Yes the models are really meant for phaseup @IanHeywood. I'm busy working on deep WSClean polynomial models for both fields in L and UHF bands. I will send these when I'm happy with the dynamic range on the maps

IanHeywood commented 4 years ago

But this would surely leave jump discontinuities in the data?

Undoubtedly, but if it works and doesn't bias unmodelled sources then is that an issue?

If you've got an interpolative de-gridder then most of the sky model will be smooth (although I thought the reason crystalball was written was because people weren't happy with that aspect of wsclean). And I guess you'll end up with discontinuities at the time/frequency boundaries of the solution intervals no matter how the model looks, unless you enforce smoothness on them somehow.

bennahugo commented 4 years ago

No the degridder is not quite interpolative, but because I'm predicting small patches at a time I can set the degridding bands to however many I need without blowing the memory budget. It is true that the solution intervals will do this as well, but typcally one would not have only 4 or so bands to cover the entire bandwidth?

bennahugo commented 4 years ago

What I do think would be great to have is online prediction of wsclean models within cubical?

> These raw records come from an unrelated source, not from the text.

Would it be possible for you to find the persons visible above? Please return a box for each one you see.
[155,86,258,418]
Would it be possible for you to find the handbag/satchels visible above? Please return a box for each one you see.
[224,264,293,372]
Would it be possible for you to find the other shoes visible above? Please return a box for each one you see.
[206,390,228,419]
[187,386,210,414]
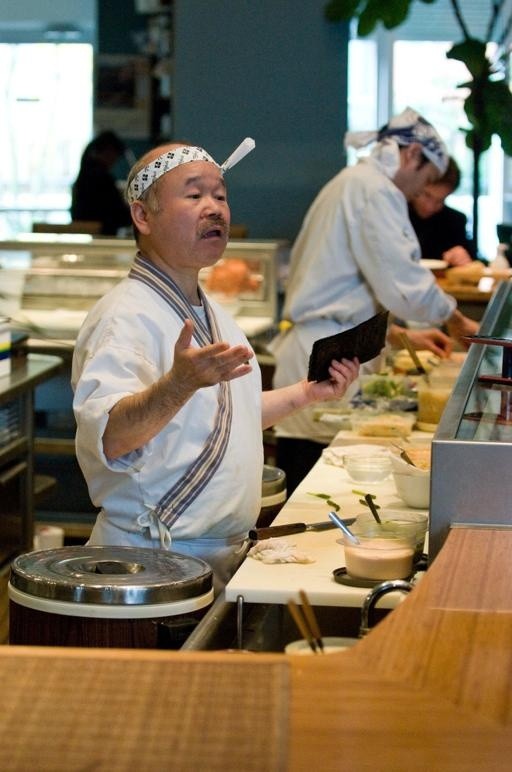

IanHeywood commented 4 years ago

For killMS I'm solving in 4 bands, but that was to dodge the crash that I was getting when using 8 and it tried to solve for a completely flagged chunk. This is having set up model with DDFacet with --Freq-NDegridBand=8.

For DI-phasecal with CubiCal I was using 8 solution intervals. The model at this stage is typically from a wsclean run with -channels-out 8, but since BDA is enabled I have to follow up with a predictions, which then uses -predict-channels 64. But since CubiCal stopped working on IDIA I reverted to CASA gaincal which of course uses 1 interval for the entire band. It gives very similar results to CubiCal at this stage though.